Спустя чуть меньше месяца, Дугласа выпустили из тюрьмы. Могли, конечно, и раньше, но пока выясняли, разбирались, заполоняли отчёты и декларации, потом день Святого Варфоломея выбил полицейских из рабочего состояния на некоторое время. В итоге бедолага всё же оказался на свободе и за него следовало порадоваться. Все в доме на окраине города радовались. Женщины плакали от счастья и забрасывали Дугласа вопросами. Тот, оголодавший и уставший, ел как не в себя и с набитым ртом рассказывал, что с ними со всеми делали, как допрашивали. В конце концов выяснилось, что задержанные больше просто сидели за решёткой и до них никому не было дела. А допросы велись больше для галочки.
С работы парня уволили, точнее прогнали шумно и с позором. Дуглас уже много раз обещал начальнику станции больше не ввязываться в драки и не подвергать себя опасности, но как выяснилось, слова не сдержал, отчего пару дней станция перебивалась без механика, пока ему не нашли толковую замену. Начальник долго жалел несчастного. Он знал, что Дуглас — единственный кормилец в семье и терпел его революционные выходки, но всему когда-нибудь наступает предел. Теперь уставший, заметно похудевший, обросший волосами и бородой безработный парень сидел на кухне вместе с Лорой и пил чай. Родственницы уже заснули и можно было обсудить всё без лишних вздохов сочувствия.
— Молодец, что ушла оттуда, — Дуглас отпил из жестяной чашки, со стуком возвращая её обратно на стол.

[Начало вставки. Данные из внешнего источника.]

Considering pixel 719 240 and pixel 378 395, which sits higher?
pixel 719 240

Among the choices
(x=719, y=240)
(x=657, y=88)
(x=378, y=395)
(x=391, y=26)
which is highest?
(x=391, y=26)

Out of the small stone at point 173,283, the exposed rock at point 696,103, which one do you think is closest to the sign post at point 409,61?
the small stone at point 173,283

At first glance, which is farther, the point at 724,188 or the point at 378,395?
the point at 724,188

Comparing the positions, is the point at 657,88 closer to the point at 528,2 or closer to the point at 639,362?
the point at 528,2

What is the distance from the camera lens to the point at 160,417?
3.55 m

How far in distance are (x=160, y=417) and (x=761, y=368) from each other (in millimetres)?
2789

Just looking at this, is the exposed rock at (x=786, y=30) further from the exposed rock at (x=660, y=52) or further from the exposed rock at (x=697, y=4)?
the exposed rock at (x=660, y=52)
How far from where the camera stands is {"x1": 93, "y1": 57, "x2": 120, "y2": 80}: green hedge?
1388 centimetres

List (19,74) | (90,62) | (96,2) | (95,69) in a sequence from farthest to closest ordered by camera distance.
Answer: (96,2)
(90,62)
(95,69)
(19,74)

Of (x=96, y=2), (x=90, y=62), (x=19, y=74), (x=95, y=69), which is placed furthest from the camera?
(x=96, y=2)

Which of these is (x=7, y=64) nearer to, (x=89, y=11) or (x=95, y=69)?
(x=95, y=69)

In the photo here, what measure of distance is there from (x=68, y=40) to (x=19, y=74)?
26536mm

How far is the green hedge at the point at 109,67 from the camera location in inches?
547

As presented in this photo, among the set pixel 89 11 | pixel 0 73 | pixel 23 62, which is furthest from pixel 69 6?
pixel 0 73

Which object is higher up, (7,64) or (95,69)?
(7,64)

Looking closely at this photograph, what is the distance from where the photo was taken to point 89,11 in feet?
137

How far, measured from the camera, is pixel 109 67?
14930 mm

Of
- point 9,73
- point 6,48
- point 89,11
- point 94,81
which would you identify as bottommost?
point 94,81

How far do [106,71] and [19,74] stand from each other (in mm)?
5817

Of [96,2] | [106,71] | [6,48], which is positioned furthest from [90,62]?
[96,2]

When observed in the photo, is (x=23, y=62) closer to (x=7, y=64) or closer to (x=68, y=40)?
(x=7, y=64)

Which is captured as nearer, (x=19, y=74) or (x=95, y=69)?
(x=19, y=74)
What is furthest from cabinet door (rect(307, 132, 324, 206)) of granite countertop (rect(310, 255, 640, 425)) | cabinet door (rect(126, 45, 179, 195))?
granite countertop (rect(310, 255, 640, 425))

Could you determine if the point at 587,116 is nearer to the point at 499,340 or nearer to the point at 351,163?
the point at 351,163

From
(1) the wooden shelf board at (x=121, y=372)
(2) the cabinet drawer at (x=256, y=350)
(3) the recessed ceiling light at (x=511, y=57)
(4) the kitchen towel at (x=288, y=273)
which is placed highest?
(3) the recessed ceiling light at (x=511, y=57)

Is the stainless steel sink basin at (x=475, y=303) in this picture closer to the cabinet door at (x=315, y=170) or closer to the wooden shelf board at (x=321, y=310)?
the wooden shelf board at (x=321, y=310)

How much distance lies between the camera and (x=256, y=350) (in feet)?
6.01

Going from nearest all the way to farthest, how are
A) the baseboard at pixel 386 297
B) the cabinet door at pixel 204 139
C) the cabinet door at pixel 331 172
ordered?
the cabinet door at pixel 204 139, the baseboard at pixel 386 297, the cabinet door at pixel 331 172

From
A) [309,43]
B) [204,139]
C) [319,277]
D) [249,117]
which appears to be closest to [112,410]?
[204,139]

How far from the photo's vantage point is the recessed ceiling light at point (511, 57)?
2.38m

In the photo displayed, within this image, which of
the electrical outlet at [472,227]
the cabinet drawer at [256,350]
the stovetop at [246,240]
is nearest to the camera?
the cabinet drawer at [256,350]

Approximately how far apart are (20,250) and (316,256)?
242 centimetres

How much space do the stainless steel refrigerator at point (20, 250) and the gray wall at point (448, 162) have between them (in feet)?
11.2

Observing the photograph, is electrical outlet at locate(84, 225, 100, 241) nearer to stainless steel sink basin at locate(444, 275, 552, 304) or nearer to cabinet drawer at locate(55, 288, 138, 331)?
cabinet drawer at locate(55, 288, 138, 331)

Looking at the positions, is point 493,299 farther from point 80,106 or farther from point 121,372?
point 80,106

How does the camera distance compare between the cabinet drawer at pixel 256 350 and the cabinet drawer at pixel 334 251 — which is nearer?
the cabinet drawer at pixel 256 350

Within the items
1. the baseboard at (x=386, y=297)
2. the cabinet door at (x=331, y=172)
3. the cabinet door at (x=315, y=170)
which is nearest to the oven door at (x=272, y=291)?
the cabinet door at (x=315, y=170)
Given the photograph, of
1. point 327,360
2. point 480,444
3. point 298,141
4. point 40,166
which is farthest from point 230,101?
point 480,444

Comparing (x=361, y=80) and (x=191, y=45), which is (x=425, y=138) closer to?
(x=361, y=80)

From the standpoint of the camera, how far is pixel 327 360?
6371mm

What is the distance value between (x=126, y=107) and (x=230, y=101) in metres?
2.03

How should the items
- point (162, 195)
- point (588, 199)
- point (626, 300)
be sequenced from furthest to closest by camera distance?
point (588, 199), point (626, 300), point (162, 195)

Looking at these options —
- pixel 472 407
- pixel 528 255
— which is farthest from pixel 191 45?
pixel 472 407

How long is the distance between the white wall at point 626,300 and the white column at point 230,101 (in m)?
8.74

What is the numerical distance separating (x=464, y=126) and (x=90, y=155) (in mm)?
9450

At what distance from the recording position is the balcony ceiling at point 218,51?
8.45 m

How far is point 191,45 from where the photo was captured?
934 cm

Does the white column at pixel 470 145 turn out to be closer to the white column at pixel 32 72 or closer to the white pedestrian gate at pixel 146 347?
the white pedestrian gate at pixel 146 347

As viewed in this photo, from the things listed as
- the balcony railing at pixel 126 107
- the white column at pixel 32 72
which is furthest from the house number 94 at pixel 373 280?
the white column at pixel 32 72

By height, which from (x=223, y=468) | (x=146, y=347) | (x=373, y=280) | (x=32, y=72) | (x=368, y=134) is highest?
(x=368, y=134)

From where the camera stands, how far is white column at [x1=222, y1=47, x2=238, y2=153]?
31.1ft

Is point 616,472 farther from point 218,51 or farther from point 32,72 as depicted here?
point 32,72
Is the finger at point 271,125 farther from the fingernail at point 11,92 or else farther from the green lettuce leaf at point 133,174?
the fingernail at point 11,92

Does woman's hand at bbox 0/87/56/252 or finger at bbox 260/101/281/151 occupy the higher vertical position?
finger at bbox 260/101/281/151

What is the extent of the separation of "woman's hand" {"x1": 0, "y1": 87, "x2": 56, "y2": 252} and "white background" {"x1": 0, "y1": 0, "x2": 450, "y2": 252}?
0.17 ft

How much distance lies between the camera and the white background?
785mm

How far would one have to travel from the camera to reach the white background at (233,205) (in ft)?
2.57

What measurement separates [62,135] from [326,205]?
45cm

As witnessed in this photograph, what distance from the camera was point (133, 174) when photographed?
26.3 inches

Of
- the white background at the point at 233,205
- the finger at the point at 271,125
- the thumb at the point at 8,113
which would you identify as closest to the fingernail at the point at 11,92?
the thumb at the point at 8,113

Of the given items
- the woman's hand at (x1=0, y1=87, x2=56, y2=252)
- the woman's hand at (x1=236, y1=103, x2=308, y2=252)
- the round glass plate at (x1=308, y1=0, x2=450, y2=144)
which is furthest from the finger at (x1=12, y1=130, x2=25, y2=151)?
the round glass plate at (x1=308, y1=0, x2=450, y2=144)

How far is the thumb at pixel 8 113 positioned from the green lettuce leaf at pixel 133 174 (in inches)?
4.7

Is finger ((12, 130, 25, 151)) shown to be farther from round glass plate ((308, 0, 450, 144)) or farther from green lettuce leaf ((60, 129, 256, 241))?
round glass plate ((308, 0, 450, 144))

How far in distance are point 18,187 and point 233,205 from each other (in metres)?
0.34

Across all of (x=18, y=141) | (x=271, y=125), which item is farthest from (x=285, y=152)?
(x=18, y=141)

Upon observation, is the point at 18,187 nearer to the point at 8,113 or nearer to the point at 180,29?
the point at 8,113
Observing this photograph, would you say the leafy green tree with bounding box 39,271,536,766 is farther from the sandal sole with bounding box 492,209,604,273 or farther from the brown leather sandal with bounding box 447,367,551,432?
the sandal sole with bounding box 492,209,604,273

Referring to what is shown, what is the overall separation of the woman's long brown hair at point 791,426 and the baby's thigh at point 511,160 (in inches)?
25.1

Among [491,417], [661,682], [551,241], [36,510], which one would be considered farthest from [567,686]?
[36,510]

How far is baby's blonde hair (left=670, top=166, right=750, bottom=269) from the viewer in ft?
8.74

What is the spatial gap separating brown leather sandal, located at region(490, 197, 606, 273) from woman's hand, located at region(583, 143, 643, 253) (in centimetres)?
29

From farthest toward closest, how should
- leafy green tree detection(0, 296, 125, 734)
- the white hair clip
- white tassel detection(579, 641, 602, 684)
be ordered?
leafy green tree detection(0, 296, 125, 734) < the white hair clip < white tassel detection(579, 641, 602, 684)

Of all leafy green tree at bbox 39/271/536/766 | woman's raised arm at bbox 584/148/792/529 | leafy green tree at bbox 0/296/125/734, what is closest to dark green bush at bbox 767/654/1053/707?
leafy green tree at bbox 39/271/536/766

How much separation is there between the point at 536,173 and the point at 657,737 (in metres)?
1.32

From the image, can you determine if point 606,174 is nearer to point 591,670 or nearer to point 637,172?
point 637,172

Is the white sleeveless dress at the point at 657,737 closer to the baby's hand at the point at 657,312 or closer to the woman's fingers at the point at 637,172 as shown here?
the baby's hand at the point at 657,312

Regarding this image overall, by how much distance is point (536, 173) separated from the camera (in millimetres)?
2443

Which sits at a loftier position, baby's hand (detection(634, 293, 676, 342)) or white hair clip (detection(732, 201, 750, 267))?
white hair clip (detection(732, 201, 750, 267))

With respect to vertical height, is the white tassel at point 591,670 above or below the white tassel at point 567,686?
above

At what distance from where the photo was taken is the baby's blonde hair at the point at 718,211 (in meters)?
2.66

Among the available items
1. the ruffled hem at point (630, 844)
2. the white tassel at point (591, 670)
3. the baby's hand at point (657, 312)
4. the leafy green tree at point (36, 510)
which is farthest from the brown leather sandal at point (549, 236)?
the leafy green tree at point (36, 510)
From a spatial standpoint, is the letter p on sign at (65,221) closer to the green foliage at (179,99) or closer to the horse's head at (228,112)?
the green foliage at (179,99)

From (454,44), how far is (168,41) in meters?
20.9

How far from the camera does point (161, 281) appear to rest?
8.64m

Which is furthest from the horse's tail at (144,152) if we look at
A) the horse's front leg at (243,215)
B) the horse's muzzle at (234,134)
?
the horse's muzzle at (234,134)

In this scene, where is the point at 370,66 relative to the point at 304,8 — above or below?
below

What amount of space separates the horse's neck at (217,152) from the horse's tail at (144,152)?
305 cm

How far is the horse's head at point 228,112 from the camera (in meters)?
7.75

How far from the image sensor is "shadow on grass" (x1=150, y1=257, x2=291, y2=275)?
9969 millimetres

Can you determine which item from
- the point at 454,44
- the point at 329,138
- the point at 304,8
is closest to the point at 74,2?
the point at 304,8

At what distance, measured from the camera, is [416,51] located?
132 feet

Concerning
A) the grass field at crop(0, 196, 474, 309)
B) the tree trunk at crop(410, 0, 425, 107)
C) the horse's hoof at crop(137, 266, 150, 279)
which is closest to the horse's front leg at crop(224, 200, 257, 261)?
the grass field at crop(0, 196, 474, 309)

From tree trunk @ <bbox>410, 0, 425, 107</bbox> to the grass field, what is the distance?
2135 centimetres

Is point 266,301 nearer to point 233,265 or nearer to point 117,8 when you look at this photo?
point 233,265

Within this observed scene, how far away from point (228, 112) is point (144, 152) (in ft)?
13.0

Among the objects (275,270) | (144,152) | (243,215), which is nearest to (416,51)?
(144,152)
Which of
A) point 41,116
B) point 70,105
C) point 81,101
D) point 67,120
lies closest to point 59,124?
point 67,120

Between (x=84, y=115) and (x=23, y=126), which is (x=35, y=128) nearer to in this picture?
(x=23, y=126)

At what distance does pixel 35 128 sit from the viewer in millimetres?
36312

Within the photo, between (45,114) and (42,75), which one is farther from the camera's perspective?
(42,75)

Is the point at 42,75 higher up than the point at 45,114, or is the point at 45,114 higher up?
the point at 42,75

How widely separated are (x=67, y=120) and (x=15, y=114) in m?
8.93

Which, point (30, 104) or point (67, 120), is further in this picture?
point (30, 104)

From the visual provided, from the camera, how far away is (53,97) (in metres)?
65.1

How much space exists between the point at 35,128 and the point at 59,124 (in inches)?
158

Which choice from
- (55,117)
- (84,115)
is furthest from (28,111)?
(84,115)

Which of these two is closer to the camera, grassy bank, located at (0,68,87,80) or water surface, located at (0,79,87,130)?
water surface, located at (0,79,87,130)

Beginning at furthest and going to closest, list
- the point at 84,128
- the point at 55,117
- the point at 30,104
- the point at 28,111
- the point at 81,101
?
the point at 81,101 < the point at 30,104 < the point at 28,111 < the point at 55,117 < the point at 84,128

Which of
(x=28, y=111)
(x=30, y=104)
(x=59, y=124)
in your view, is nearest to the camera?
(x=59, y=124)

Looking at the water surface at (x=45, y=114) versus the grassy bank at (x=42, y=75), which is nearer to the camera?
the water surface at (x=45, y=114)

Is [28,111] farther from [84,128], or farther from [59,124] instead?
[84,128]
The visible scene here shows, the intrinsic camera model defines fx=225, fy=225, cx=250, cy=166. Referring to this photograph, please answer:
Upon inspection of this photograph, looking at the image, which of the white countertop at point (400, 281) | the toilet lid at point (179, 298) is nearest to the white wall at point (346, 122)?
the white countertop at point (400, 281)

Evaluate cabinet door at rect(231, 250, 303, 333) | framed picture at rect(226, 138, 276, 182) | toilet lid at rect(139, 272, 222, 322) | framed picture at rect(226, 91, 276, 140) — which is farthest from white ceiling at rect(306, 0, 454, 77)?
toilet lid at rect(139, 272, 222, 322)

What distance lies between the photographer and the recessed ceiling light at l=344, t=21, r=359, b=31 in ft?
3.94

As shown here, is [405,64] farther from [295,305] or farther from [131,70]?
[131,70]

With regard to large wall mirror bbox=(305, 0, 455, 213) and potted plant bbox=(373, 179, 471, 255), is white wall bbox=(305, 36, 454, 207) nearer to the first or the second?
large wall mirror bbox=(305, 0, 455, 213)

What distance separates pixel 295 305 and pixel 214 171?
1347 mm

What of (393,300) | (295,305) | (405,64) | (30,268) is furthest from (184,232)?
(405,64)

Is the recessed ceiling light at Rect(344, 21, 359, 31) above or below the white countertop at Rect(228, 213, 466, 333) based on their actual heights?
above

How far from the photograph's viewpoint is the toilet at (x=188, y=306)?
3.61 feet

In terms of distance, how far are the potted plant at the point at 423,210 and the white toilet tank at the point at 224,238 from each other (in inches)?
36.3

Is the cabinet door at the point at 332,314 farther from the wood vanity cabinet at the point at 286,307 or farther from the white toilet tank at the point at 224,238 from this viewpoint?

Лора потупила взгляд и, не желая поддерживать болезненную тему разговора, сменила её.
— Я ходила на собрание!
Дуглас подался вперёд, внимательно вглядываясь во взволнованное лицо девушки, пока она пыталась изобразить на нём воодушевление.
— Что за собрание?
— Нашла у тебя на столе буклет, — она вынула из кармана сложенный затертый листок. — Женщины за равноправие. Мне понравилось.
— Я знаю их, толковые девчонки. Они уже давно подготовили свою политическую программу, предложения социальных обновлений. В основном касаемо равноправия полов, но и общие положения неплохие. Многие парни сочувствуют им и поддерживают, но вряд ли в ближайшее время они смогут пробиться в парламент. Они только называют себя партией, официально они — просто собрание идейных.
— Я пообщалась с некоторыми из них после заседания. Мне предложили вступить. Они помогают с трудоустройством. Возможно, смогу вернуться в прачечную, — Лора замолчала и поднесла свою чашку к губам.
Дуглас, конечно, был простоват и необдуманно пылок в своих устремлениях, но он не был глупцом. Встретив Лору на крыльце дома, он почти сразу обратил внимание на её скованность, на натянутую улыбку, хоть она и была безумно рада увидеть его живым и здоровым. От внимательного взгляда не скрылся почти заживший синяк у основания шеи, который девушка усиленно прикрывала платочком. Изредка во время их разговора он пытался направить его в нужную сторону, но Лора упорно отводила своё повествование от тяжёлой темы, что окончательно убедило парня в правоте зародившихся подозрений.
— В партии много девчонок после гильдии, — прямо заявил он, не сводя глаз с подруги.
— Да, мы познакомились, — Лора уже с трудом удерживала волнение и тяжёлое дыхание.
— Многие из них не успели вовремя уйти, — проговорил он, встав из-за стола и наскоро ополоснув кружку водой из графина. Только теперь Дуглас пожалел о своих словах, не сразу заметив, что девушка затряслась от беззвучного рыдания. Когда он обернулся к ней, Лора сидела, закрыв лицо руками. Парень бросился к ней, упал на колени, обнял за ноги и прижал их к себе. Он шепотом просил у неё прощения, она ничего не отвечала, а только всхлипывала и содрогалась от слез. Когда Лора успокоилась, Дуглас разжал объятия и, глядя прямо в заплаканные глаза, произнёс. — Пора ложиться спать. Мы все устали. Теперь всё будет хорошо.
В окнах дома на окраине погасла последняя лампа и лишь после того, как тишина окутала эти стены, чёрная тень прошмыгнула от крыльца к калитке и скрылась в темноте.
Прошло три дня. Дуглас каждый раз уходил с утра пораньше, как он говорил, на поиски работы, Лора действительно вступила в партию «Женщины за равноправие» и вскоре начала трудиться в прачечной.